1º de Maio: organizar caravanas de todo o País para ocupar Curitiba

Diante da prisão do ex-presidente Lula, não pode haver mais qualquer ilusão nas instituições golpistas, em uma saída que venha de qualquer resolução em que o STF e outras instâncias do golpe respeitem a Constituição e respeitem os direitos de Lua e do povo brasileiro.

A maior liderança popular do País foi presa após um processo arbitrário, sem provas, com violação dos os direitos de defesa, como a presunção de inocência; delações – obtidas com base em torturas, assédios etc. – sem qualquer base na realidade foram aceitas como “provas”, deixando mais que evidente a disposição dos golpistas de irem até as últimas consequências para impor uma ditadura que assegure os interesses dos verdadeiros donos do golpe.

Mais de três décadas depois da ditadura militar, Lula é um preso político, perseguido implacavelmente pelo imperialismo, pela direita e pela venal imprensa golpista; mantido em uma solitária, sem que lhe seja assegurado nem mesmo o direito a visitas, inclusive, de autoridades nacionais (como os governadores e internacionais (como ex-presidentes) e o prêmio Nobel da Paz).
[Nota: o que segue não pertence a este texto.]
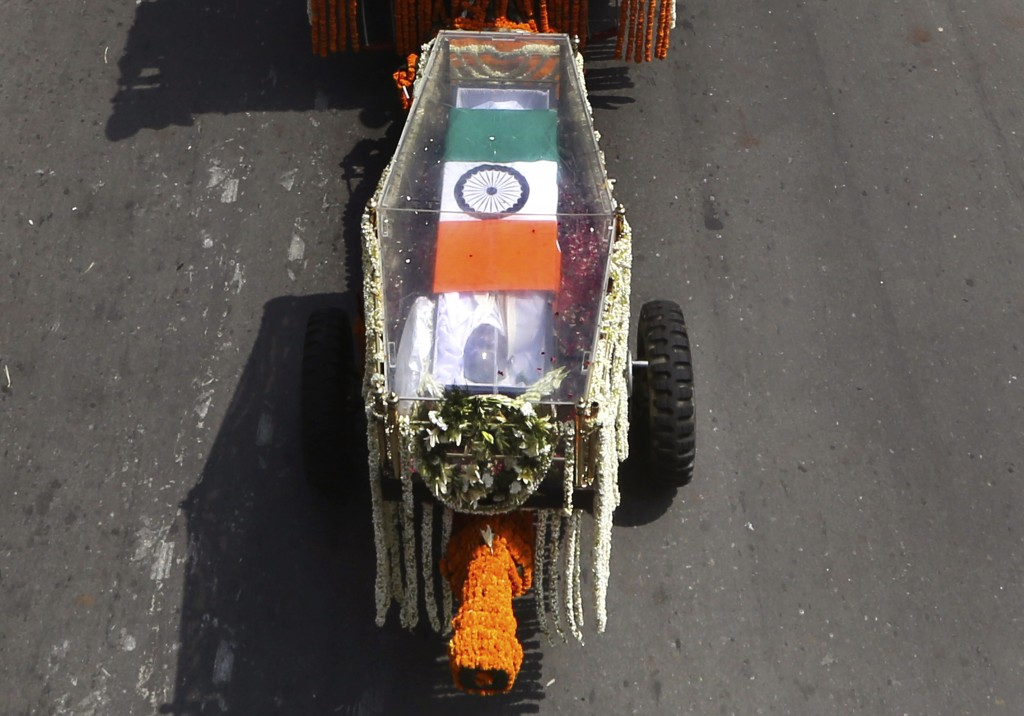 The body of former Indian Prime Minister Atal Bihari Vajpayee, wrapped in the Indian national flag, is taken in full state honor to the Bharatiya Jana...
O ex-presidente foi mandado para uma masmorra em Curitiba.

Em Curitiba, mesmo os direitos de preso são negados a Lula pelo juiz fascista, Sérgio Moro, e  sendo “vigiado” por agentes fascistas da Polícia Federal, apoiadores de Bolsonaro, defensores e praticantes do massacre do povo pobre nas periferias.
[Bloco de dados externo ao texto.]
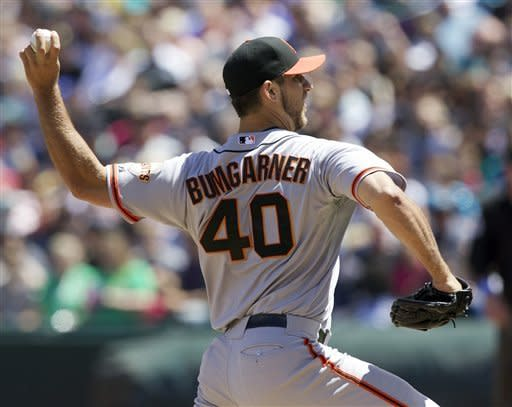 San Francisco Giants starter Madison Bumgarner delivers a pitch during a baseball game against the Seattle Mariners at Safeco Field in Seattle, Sunday, June 17, 2012. (AP Photo/Stephen Brashear)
As manifestações contra a prisão de Lula, em São Bernardo do Campo, que fizeram a direita golpista tremer, indicaram que não há outro caminho para combater e derrotar todas essas arbitrariedades que não seja a mobilização operária e popular.
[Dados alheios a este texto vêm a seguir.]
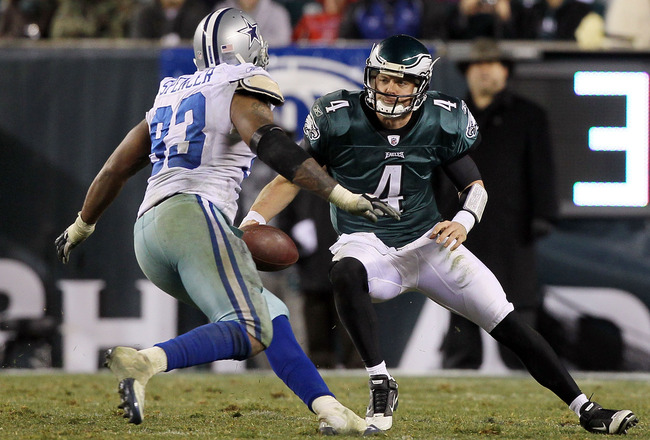 PHILADELPHIA, PA - JANUARY 02:  Kevin Kolb #4 of the Philadelphia Eagles tries to avoid a sack from Anthony Spencer #93 of the Dallas Cowboys on January 2, 2011 at Lincoln Financial Field in Philadelphia, Pennsylvania. The Cowboys defeated the Eagles 14-1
Há uma clara vacilação nesse sentido por parte das direções políticas e sindicais. Pressionadas pela esquerda burguesa e pequeno burguesa que – como abutres – só pensam em tirar proveito da prisão de Lula, auferindo supostas vantagens eleitorais. Isso quando as eleições, se ocorrerem -com Lula na cadeia -, serão uma fraude total, manipuladas para darem a “vitória” a um candidato que aceite ser o novo “carrasco”  do povo brasileiro e levar adiante as medidas desejadas pelo o imperialismo, como a “reforma”  da Previdência, as privatizações,  a manutenção da fraude da lava jato etc.

Contra esta política reacionária, é preciso fortalecer o acampamento de Curitiba, não recuar frente as ameaças dos golpistas, as provocações, as chantagens, como as multas absurdas estipuladas contra a manifestação pela justiça. É preciso deixar para trás toda ilusão nas eleições e impulsionar uma ampla mobilização.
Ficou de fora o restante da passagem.